Erani Filiatra
- Full name: Athlitikos Podosfairikos Syllogos Filiatra "I Erani"
- Founded: 1935; 91 years ago
- Ground: Filiatra Old Football Field
- Capacity: 500
- Chairman: Grigorios Stamatopoulos
- Manager: Kostas Liberopoulos
- League: Messinia FCA First Division
- 2025–26: Messinia FCA First Division, 2nd

= Erani Filiatra =

Greek sporting club

Athlitikos Podosfairikos Syllogos Filiatra "I Erani", commonly known as Erani Filiatra (Εράνη Φιλιατρών) is a Greek club in Filiatra, Messenia. It includes football (soccer), basketball and chess.

==Informative sources==

Erani was founded in 1935 and was fully recognized in 1947. Its colours are green and white.

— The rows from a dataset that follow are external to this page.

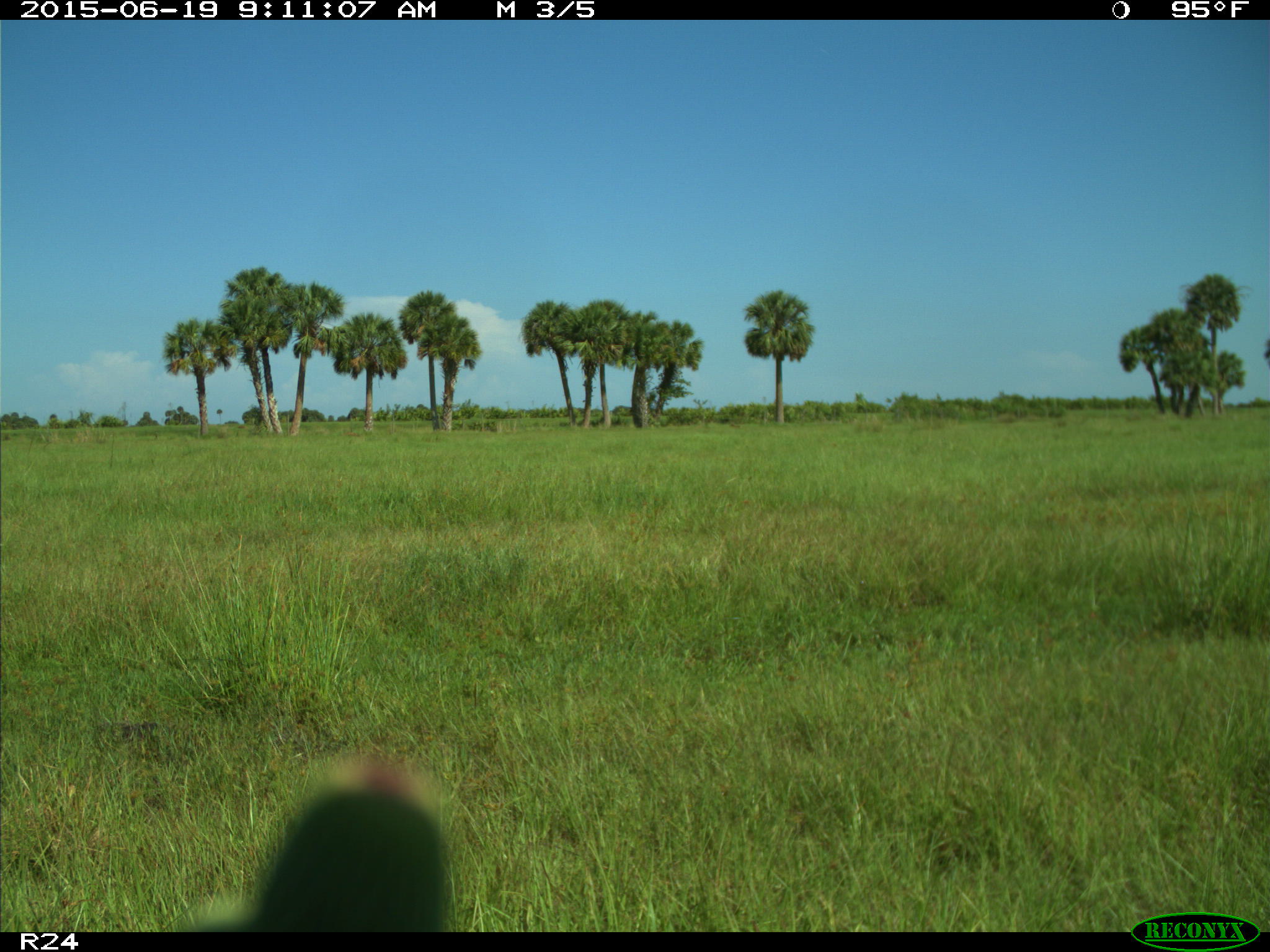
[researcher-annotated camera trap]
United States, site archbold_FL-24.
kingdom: Animalia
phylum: Chordata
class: Mammalia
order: Artiodactyla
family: Bovidae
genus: Bos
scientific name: Bos taurus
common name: domestic cow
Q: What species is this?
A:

Its name came from Erana, an ancient city in the area of Triphylia.

==Football (soccer)==

In football (soccer), they had participated in the championship role in the organizations of the Messinia FCA and won the prefectural championship several times. It most wins are in the Messinia Cup with six titles and nine participations in the finals.

From 1989-90, the team participated in many times in the Fourth Division and the Third Division in the 1993-94 season. In recent years and the 2009-10 season, they currently play in the Fourth Division.

===Players===

From Erani featured many famous footballers or soccer players which played in teams at the first and second division. The most famous of these were the Liberopoulos cousins and Nikos Froussos:

- Nikos Liberopoulos, played with his great career at Panathinaikos, AEK and in Germany.
- Sotiris Liberopoulos, played for the Greek team under 21 and played many times in the First Division.
- Nikolaos Frousos, played in Ionikos, PAOK and Anorthosis.

===Playoff history===

The time that Erani entered the finals was in 1990 and challenged Miltiadis and lost 2-1, their next chance was in 1992 and challenged with Apollon Kalamata, their luck for their first title failed as they lost 2-1, then again Erani lost 2-1 with Messini the following year. Their first cup was not achieved until 1995 when they bet Omonoia Kalamata 3-0. In 2001, they won their second beating Messiniakos 3-2, their third beating Pamissos Messini 2-0 and their fourth with the same team but tied apiece but won by penalty kicks. Their fifth was with another rival Sperchogeia beating them 1-0. Their sixth and recent title was won when the Erani beat over Messiniakos with 1-0.

===Achievements===

- Messinia Football Clubs Association (5):
1987, 1989, 2002, 2006, 2023
- Messinia Cup (9):
1995, 2001, 2002, 2003, 2004, 2009, 2010, 2012, 2024
- Messinia Cup (finalist) (3):
- 1990, 1992, 1993

===Current players===
As of the 2008-09 season:

- Adamopoulos
- Alexandropoulos
- Anastasopoulos
- Andreopoulos
- Anestopoulos
- Assimakopoulos
- Athanassopoulos
- Haralambos Diniotis
- Ilias Diniotis
- Giannis
- Giannakopoulos
- Varouchas Hatzipanagiotis
- Kollias
- Korbis
- Mantzavinos
- Mouhikas
- Nikolopoulos
- Panagiotakopoulos
- Panagiotidis
- Pinchioni
- Tsonis
- Zokos

==Basketball==
The team plays locally in the EKASKENOP championships. In the 2007-08 season, Erani plays in the third division.